Recent cuts to Medicare bring up an interesting practice management problem. If a practice chooses to accept patients on social assistance medical insurance (such as Medicare) is it ethical to leave those patients waiting longer?
It would be easy enough to offer 1 or 2 appointments a day to publicly funded insurance plan patients and leave the rest for private pay (block booking based on insurance). The result would be longer health care wait times for public pay patients. The dilemma to providers, of course, is that publicly funded plans usually pay less. The alternative is either a cut in revenue for the clinic or complete denial of access to these patients.
The ethical dilemma stems from the fact that those with less access generally have poorer health. When a practitioner denies access completely the ethical dilemma is transferred to another because the patient seeks care elsewhere. Where a practitioner chooses to govern access through block booking they retain the moral quandary of different levels of care for patients under the same care provider. Once one chooses to accept a patient, is it ethical to allow two patients with the same disease to have different outcomes based on access to the clinic?
A Moral Choice
My opinion is that a clinic could morally limit appointments as long as the process was transparent to patients, made accommodations’ for emergency/urgent cases and did not violate any legal statutes that preclude differentiation based on insurance status. Ideally, wait times for publicly funded patients would still fall within regionally acceptable limits for wait times based on disease. I do not believe the latter is moral requirement so long as the prerequisite of transparency is met.

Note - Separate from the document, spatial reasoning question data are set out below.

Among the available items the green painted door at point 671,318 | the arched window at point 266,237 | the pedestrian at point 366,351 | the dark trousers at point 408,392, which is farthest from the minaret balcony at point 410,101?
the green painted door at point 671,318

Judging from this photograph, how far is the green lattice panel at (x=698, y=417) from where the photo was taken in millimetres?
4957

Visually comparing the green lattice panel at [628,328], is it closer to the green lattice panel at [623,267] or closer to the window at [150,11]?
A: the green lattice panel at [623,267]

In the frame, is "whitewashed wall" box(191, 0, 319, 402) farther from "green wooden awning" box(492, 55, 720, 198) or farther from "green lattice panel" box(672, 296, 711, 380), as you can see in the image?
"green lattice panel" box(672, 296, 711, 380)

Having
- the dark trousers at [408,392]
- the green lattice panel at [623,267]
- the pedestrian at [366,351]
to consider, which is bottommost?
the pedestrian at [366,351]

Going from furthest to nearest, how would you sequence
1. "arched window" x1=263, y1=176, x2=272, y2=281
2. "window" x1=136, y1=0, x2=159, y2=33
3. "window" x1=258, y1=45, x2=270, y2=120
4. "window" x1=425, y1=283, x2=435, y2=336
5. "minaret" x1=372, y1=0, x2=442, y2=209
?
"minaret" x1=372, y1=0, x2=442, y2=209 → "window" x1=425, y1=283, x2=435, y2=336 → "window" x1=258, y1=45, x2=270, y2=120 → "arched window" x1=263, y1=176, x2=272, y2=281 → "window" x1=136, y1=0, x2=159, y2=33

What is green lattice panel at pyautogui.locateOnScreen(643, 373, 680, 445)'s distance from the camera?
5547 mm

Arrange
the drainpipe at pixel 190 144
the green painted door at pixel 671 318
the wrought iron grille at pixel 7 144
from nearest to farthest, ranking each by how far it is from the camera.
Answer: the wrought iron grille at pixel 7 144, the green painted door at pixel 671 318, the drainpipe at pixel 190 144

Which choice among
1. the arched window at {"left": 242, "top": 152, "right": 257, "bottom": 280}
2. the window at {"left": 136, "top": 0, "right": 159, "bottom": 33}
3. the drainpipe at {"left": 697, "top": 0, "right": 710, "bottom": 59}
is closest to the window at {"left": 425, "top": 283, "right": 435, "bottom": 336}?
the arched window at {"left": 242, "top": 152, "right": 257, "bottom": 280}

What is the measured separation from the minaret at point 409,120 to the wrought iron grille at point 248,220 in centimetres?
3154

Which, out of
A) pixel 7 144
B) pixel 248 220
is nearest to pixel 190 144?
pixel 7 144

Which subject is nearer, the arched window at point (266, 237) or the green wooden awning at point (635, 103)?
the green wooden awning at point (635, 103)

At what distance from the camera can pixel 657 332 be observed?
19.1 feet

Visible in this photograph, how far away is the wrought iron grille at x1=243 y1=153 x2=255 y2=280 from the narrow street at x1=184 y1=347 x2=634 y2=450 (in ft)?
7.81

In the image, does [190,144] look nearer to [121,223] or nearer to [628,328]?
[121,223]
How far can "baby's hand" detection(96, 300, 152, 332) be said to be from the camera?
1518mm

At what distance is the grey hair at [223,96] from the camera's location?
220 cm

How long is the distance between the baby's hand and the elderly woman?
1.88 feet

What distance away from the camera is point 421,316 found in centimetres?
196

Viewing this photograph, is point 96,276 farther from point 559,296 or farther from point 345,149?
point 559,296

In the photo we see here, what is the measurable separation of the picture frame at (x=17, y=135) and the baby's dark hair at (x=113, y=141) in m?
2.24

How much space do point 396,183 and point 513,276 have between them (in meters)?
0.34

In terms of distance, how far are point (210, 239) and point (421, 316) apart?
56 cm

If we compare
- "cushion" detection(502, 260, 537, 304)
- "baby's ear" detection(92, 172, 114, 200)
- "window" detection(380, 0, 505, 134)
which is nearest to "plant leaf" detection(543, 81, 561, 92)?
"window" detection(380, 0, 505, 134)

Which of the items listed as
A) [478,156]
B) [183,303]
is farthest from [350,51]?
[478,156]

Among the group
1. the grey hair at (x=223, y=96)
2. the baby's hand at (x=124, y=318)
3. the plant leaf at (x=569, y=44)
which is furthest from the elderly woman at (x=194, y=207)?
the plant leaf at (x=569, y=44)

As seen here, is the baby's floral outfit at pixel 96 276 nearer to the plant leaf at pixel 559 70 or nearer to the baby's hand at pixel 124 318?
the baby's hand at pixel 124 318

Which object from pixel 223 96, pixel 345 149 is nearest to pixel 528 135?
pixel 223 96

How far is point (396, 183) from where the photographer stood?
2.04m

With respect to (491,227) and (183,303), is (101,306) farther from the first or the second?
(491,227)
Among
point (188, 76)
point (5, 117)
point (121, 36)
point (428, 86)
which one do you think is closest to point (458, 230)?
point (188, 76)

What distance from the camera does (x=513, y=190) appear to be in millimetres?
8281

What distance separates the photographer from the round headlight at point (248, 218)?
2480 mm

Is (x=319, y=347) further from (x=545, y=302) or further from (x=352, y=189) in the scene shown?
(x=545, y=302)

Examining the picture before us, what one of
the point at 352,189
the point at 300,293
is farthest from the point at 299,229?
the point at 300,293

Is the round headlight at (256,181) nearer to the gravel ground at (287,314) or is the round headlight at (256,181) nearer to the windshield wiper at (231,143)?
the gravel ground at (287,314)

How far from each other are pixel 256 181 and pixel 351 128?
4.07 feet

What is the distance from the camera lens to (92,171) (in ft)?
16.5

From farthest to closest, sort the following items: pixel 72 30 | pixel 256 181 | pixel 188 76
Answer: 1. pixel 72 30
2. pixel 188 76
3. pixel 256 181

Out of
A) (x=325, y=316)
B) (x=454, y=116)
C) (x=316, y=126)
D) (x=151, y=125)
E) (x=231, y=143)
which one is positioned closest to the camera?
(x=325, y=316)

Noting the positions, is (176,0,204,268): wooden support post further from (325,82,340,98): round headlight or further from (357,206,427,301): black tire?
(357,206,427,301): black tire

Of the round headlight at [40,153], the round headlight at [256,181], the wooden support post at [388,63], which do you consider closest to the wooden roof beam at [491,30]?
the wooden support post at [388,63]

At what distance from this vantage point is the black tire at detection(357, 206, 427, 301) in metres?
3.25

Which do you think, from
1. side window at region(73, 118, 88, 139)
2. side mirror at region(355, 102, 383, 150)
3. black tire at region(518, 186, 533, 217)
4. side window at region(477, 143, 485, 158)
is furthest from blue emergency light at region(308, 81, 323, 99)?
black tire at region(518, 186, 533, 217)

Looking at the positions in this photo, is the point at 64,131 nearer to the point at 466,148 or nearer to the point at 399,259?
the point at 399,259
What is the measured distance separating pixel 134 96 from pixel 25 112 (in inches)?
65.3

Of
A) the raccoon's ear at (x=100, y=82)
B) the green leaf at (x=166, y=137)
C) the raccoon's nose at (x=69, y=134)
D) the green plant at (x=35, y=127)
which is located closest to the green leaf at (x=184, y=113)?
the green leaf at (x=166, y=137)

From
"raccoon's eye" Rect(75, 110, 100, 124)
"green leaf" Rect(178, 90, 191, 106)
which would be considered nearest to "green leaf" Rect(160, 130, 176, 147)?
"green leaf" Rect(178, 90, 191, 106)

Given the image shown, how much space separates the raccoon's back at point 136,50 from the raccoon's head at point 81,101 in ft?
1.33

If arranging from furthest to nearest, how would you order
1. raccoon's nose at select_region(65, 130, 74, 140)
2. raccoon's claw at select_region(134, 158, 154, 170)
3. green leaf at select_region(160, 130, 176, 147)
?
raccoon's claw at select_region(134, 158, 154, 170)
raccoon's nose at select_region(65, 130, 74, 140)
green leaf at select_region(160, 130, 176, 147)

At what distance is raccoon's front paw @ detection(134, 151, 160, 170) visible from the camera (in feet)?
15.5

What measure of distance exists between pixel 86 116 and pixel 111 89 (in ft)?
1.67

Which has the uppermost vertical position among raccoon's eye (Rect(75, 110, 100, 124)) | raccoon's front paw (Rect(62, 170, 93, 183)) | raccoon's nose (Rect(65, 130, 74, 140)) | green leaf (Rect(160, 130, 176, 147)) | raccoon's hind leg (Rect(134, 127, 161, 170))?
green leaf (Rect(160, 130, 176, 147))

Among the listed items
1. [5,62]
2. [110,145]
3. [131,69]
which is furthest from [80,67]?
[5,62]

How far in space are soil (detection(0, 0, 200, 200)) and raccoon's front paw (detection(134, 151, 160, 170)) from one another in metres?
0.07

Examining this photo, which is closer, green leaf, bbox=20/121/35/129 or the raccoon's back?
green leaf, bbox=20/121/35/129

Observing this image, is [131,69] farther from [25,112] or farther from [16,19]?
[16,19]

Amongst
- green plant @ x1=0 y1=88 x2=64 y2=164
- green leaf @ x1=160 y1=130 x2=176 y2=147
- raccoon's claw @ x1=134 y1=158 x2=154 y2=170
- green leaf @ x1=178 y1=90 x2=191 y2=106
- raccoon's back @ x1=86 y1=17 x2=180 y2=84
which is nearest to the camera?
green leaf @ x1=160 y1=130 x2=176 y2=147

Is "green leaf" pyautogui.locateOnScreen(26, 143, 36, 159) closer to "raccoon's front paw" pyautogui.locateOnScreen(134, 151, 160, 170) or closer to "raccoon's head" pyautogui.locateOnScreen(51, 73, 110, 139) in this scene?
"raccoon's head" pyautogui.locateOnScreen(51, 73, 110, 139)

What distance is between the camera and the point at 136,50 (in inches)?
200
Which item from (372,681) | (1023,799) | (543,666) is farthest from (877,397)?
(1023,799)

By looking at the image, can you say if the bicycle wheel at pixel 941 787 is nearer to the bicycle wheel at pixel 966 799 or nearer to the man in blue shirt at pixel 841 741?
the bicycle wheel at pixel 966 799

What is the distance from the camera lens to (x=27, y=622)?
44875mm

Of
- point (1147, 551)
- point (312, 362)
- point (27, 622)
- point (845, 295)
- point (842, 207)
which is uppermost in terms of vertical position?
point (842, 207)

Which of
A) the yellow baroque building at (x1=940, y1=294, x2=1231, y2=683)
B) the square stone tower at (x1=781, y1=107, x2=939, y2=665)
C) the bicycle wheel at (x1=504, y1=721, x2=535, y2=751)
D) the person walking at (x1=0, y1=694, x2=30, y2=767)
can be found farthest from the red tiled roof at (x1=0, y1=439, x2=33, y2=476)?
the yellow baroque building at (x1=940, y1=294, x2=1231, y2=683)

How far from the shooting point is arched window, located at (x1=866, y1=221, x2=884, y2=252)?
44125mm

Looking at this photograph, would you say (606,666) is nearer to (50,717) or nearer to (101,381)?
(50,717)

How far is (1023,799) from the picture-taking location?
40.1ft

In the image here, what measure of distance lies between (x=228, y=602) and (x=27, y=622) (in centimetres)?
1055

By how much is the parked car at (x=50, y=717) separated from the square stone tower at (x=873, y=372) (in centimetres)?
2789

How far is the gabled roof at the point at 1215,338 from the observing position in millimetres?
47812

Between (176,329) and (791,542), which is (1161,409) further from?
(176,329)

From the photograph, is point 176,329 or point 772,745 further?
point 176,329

Another problem is that staff controlling schedules have not undergone the same ethical indoctrination as providers. That is not to say that they are any less moral, only that they may not share the same values with respect to patients’ needs which could lead to behavior and booking patterns contrary to the providers’ value system. To align provider choices with booking practices administrative staff require healthy clinic socialization in addition to formal professional education.
Public Policy Concerns
As countries the world over convert to a mix of private and public funding the issue of primary care access based on coverage are going to become more pronounced. If it is to be public policy that income should not correlate with access public policy will need to be set to bring public funds in the range of private expectations and legislation created to equal the playing field. Assuming that coverage remains an acceptable reason to deny access, practitioners who continue to run dual coverage practices will need to consider the ethical implications of offering the service and professional colleges the standards by which dual coverage access will be provided.